== Required work ==
(a) Answer these questions from the Poop Reading piece, one answer per line:
(i) On what date was the piece posted?
(ii) Which two companies announced the title Star Wars: The Last Jedi?
(iii) Who is credited with the title "Predators Vs. Wookiees"?
(b) In the Poop Reading piece, list every alternative title that is credited to Joe.

== Extract provided ==
POOP READING
Jan 27, 2017

This week, Disney and Lucasfilm announced the full title for the next highly-anticipated Star Wars sequel: Star Wars: The Last Jedi. The Internet was, as usual, abuzz with speculation about what this title might mean, along with concerns of a Jedi shortage. Maybe if the filmmakers had gone with one of their other choices...

Other Titles Considered for The Last Jedi

Finding Lukey (Joe)

The Last Jedi Meets the Last Harlem Globetrotter (Jameson)

Predators Vs. Wookiees (Matt)

Turns Out a Bunch of Jedi Were Just on Vacation; We Should Really Put Together a Phone Tree (Jameson)

The Empire Strikes Back at the Dishonest Media (Brandon)

The Last Wisecracking Robot (Jameson)

Black Stormtroopers Matter (Joe)

Controversial Park Service Estimates Regarding the Number of Remaining Jedi (Jameson)

The Revenge of Zombie Han Solo (Jameson)

Still Climbin' Out of the Jar Jar Hole (Joe)

Three Jedi and a Little Lady (Jameson)

== Supplied data ==
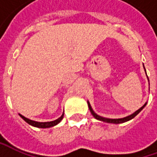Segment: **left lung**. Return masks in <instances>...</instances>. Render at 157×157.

== Exercise responses ==
(a)
(i) Jan 27, 2017
(ii) Disney and Lucasfilm
(iii) Matt

(b)
Finding Lukey
Black Stormtroopers Matter
Still Climbin' Out of the Jar Jar Hole